Para mim, era o trabalho, muito mais do que a religião, que identificava e distinguia nossos vizinhos. Ninguém no bairro usava barba nem vestia aqueles trajes europeus antiquados, tampouco andava de quipá na rua e nas casas em que eu entrava e saía todos os dias com meus amigos de infância. Os adultos minimamente religiosos já não observavam os costumes judaicos de maneira ostensiva, identificável, fora um ou outro homem mais velho, como o alfaiate e o açougueiro kosher — e os avós doentes ou decrépitos que eram obrigados a morar com os filhos adultos —, quase ninguém ali falava com sotaque. Em 1940, os casais judeus e seus filhos conversavam entre si num inglês americano mais parecido com a língua falada em Altoona ou Binghamton do que com os dialetos notoriamente utilizados do outro lado do Hudson pelos judeus nova-iorquinos. Havia inscrições em hebraico na vitrine do açougue e nas pequenas sinagogas do bairro, mas era só nesses lugares (e no cemitério) que encontrávamos o alfabeto do livro de orações em vez das letras bem conhecidas da língua nativa, utilizada o tempo todo por praticamente todos nós para todas as finalidades, elevadas ou humildes. No jornaleiro em frente à bonbonnière da esquina, a revista de turfe, Racing Form, vendia dez vezes mais exemplares do que o diário em iídiche, o Forvertz.

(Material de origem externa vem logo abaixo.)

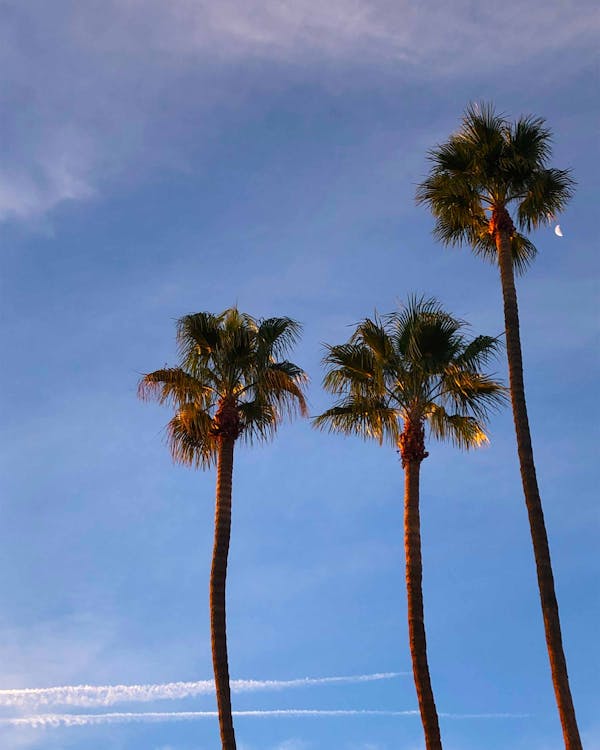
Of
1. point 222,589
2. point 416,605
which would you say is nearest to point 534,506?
point 416,605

Israel ainda não existia, seis milhões de judeus europeus ainda não haviam deixado de existir, e a relevância da longínqua Palestina (sob mandato britânico desde que os aliados vitoriosos dissolveram, em 1918, as últimas províncias remotas do extinto Império Otomano) era para mim um mistério. Quando um desconhecido barbudo que jamais fora visto sem chapéu começou a aparecer regularmente em nossa casa, com intervalos de alguns meses, ao cair da tarde, pedindo, num inglês macarrônico, contribuições para a criação de uma pátria para os judeus da Palestina, eu, que não era uma criança ignorante, não entendia o que ele estava fazendo à nossa porta. Meus pais davam algumas moedas a mim ou a Sandy para que as colocássemos em sua caixa de donativos, generosidade essa, pensava eu, motivada pelo desejo de não magoar os sentimentos de um pobre velho que nem mesmo com o passar dos anos conseguia enfiar na cabeça que havia três gerações já tínhamos uma pátria. Todas as manhãs, na escola, eu prestava o juramento à bandeira nacional. Com meus colegas, nas cerimônias, cantava hinos que louvavam as maravilhas de nosso país. Observava religiosamente os feriados nacionais, e jamais me ocorreu questionar minha empolgação com a queima de fogos do Dia da Independência, pelo peru do Dia de Ação de Graças ou pela partida dupla de beisebol no Dia do Soldado. A nossa pátria era os Estados Unidos da América.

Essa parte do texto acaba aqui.